Indeed, according to a comparative empirical study by Randall Peerenboom, "China Modernizes – Threat to the West or Model for the Rest", Oxford University Press, 2007, China outperformed many other democratic developing countries according to most United Nations development indices. This is no apology for China’s slow or lack of progress towards democracy but merely serves to illustrate the fact that lack of democracy, at least in the Western sense, is not necessarily a hindrance to dynamic economic growth at certain stages of a country’s development.
Rather than dismissing “non-democratic” countries from a grouping, perhaps a more inclusive and wider grouping of the more dynamic nations of the “emerging world” may tell a better story.
According to Goldman Sachs, by 2050 the top ten economies in the world will be, in descending order, China ($70 trillion), US (about $38 trillion), India (about the same as the US), Brazil (barely over $10 trillion), Mexico (just under $10 trillion), Russia, Indonesia, Japan, United Kingdom, and, lastly, Germany (about $5 trillion).

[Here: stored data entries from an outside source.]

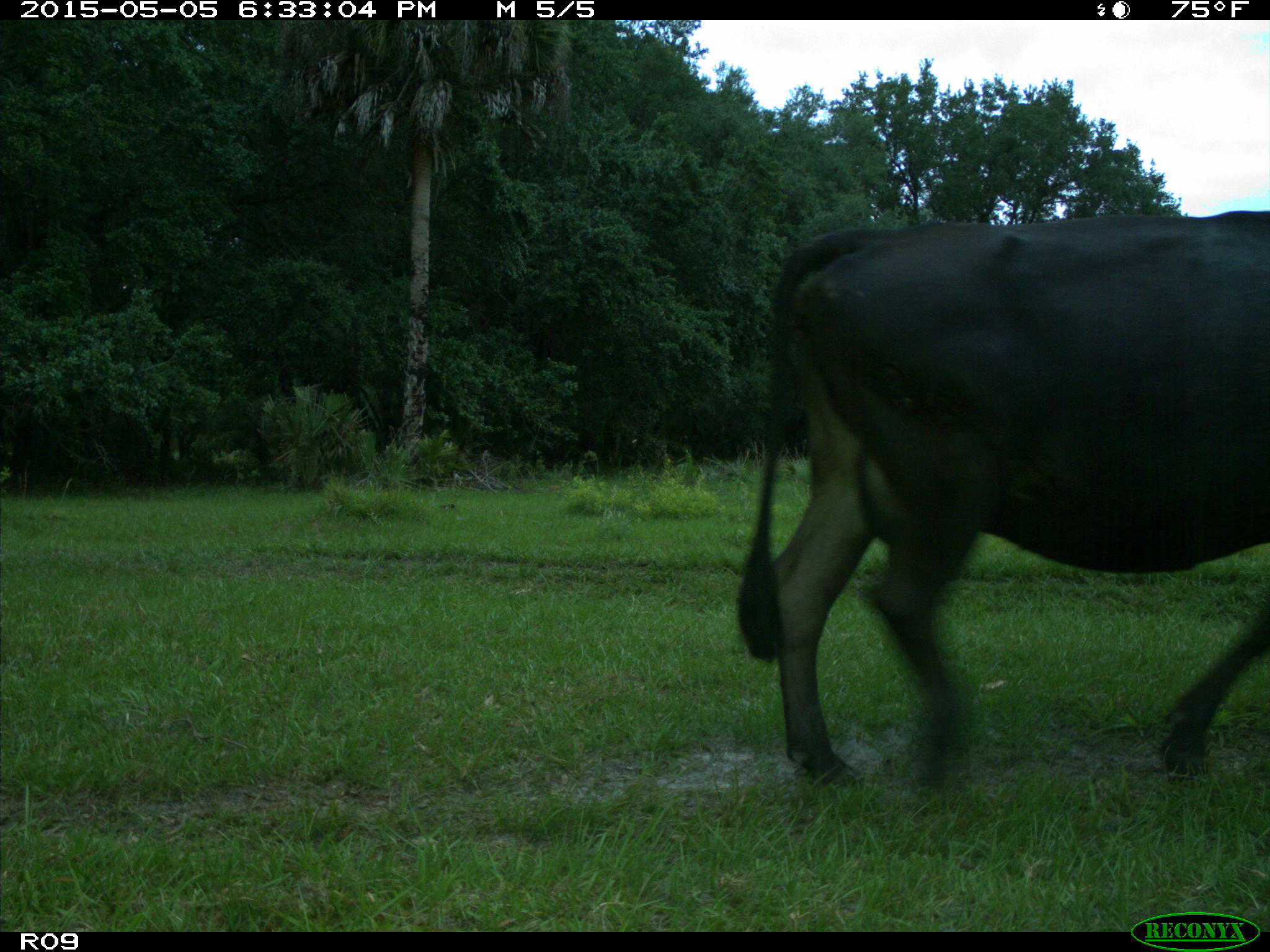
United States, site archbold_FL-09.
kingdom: Animalia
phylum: Chordata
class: Mammalia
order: Artiodactyla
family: Bovidae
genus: Bos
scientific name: Bos taurus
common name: domestic cow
Bos taurus (domestic cow).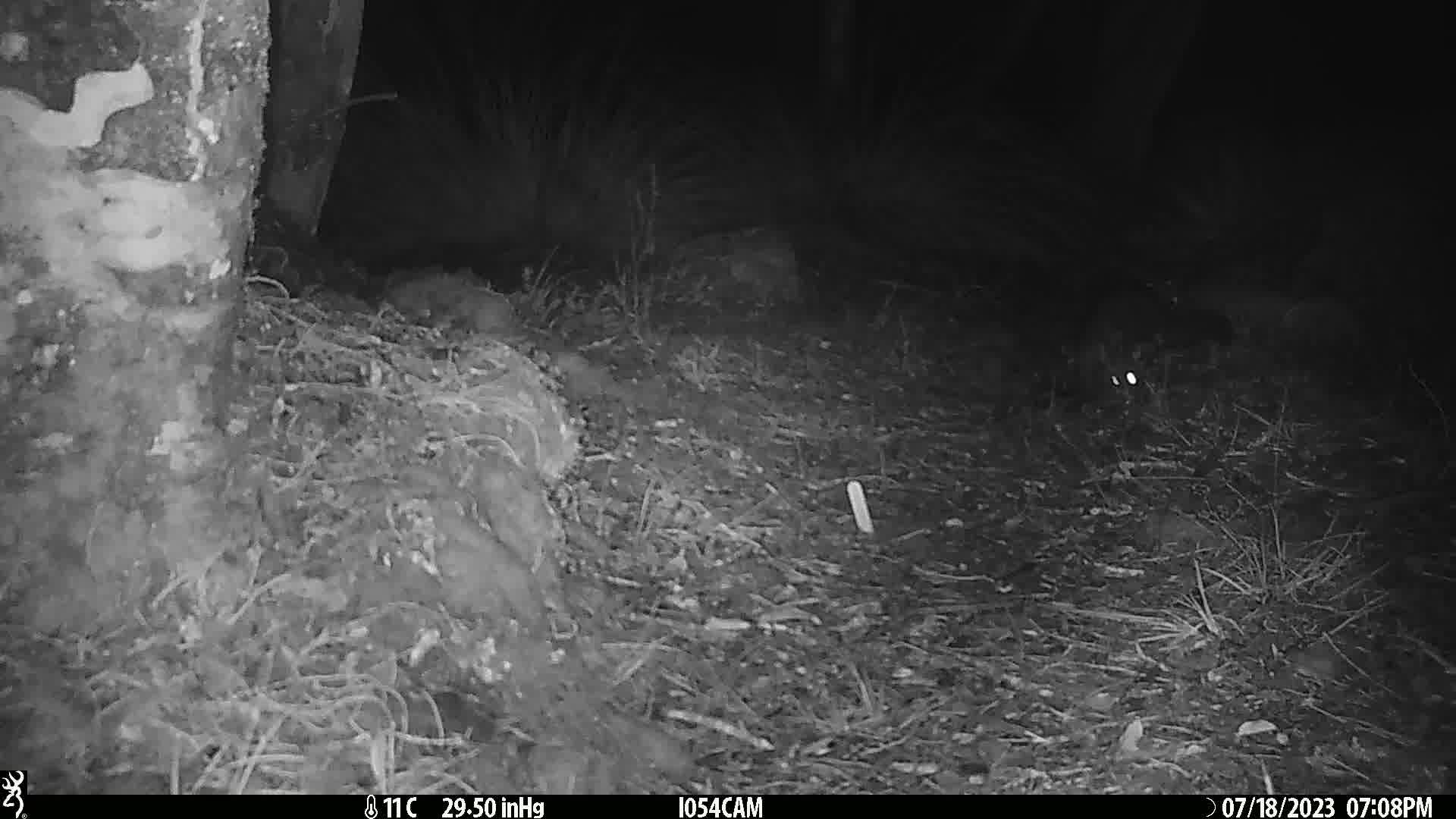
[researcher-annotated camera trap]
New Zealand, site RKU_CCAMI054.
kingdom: Animalia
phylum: Chordata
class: Mammalia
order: Diprotodontia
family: Phalangeridae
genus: Trichosurus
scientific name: Trichosurus vulpecula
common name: common brushtail possum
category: possum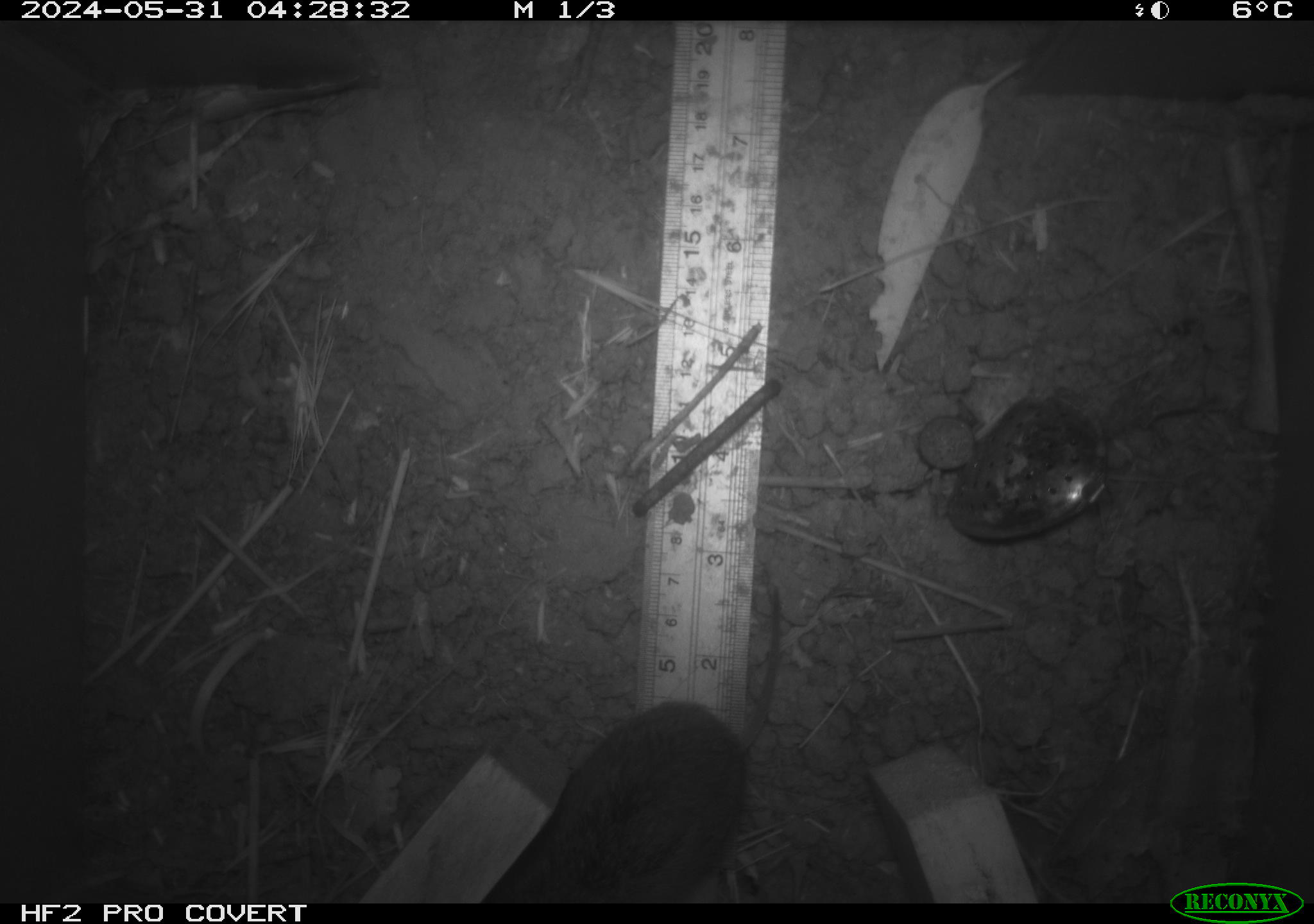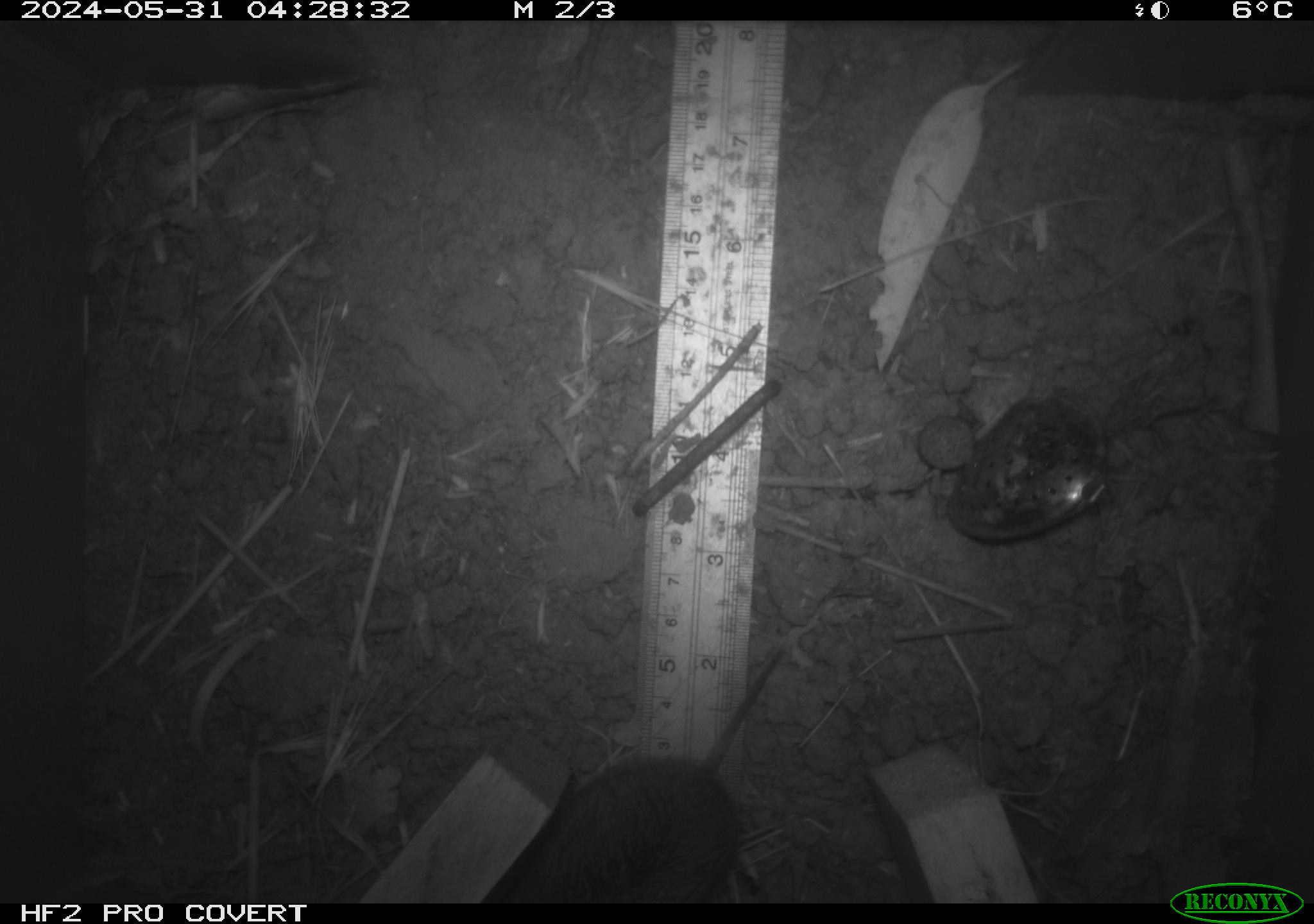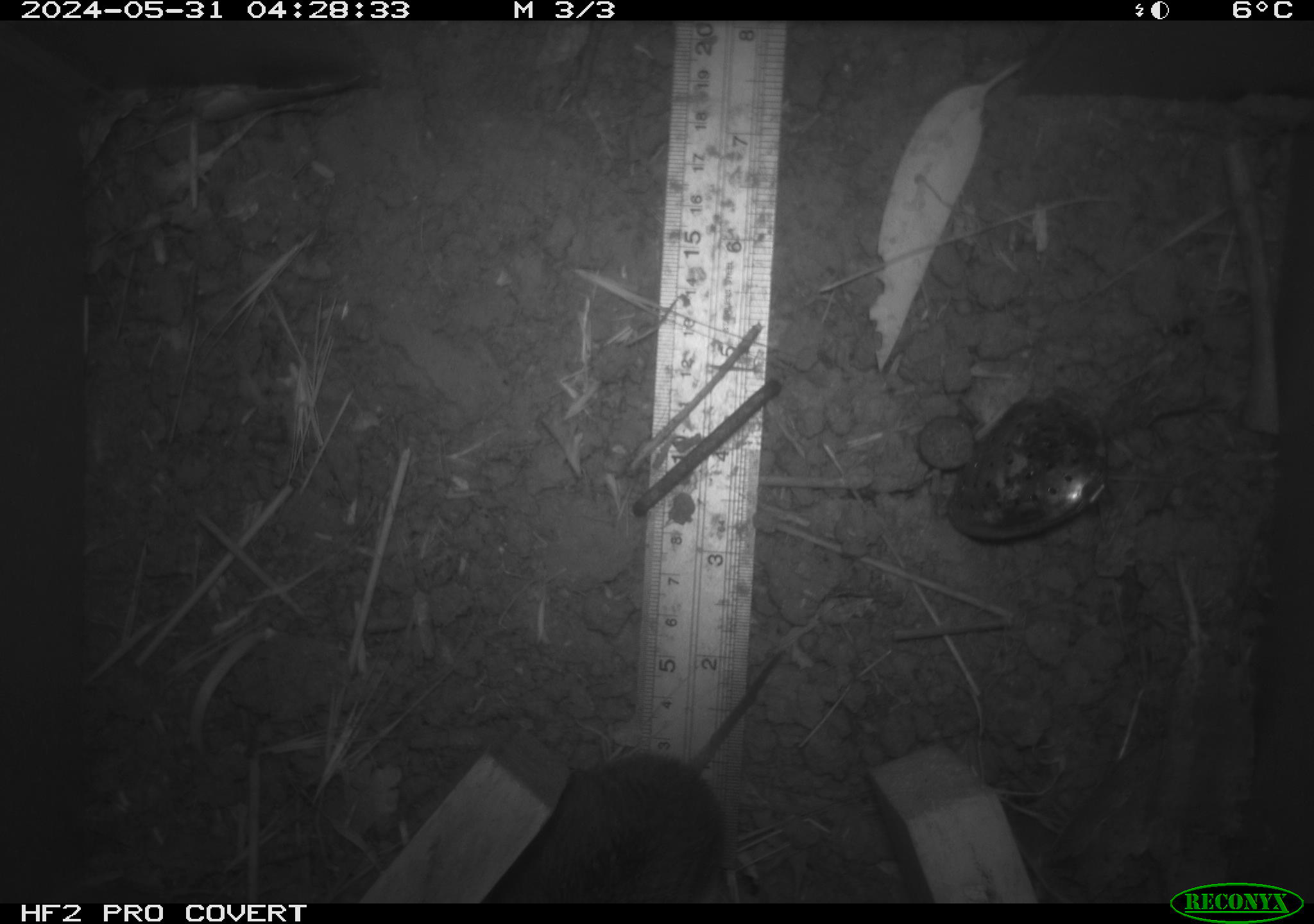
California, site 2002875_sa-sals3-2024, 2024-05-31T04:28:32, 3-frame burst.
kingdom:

Only four of the G7 would thus remain on this list. Except the US, the other three G7 countries, Japan, UK, and Germany, would fall to the bottom.
The combined economic weight of the six so-called Emerging and Growth-leading Economies (EAGLE), what may be called the E6, would be over two and half times more than the remaining G4.
Although it is a bold prediction and many a black swan may appear, by 2050 the E6 will have soared well above the G7 to rule the world’s economy. Welcome to a brave new Emerging World Economic Order some may think could only exist on another planet. Indeed, this may happen sooner than many people think.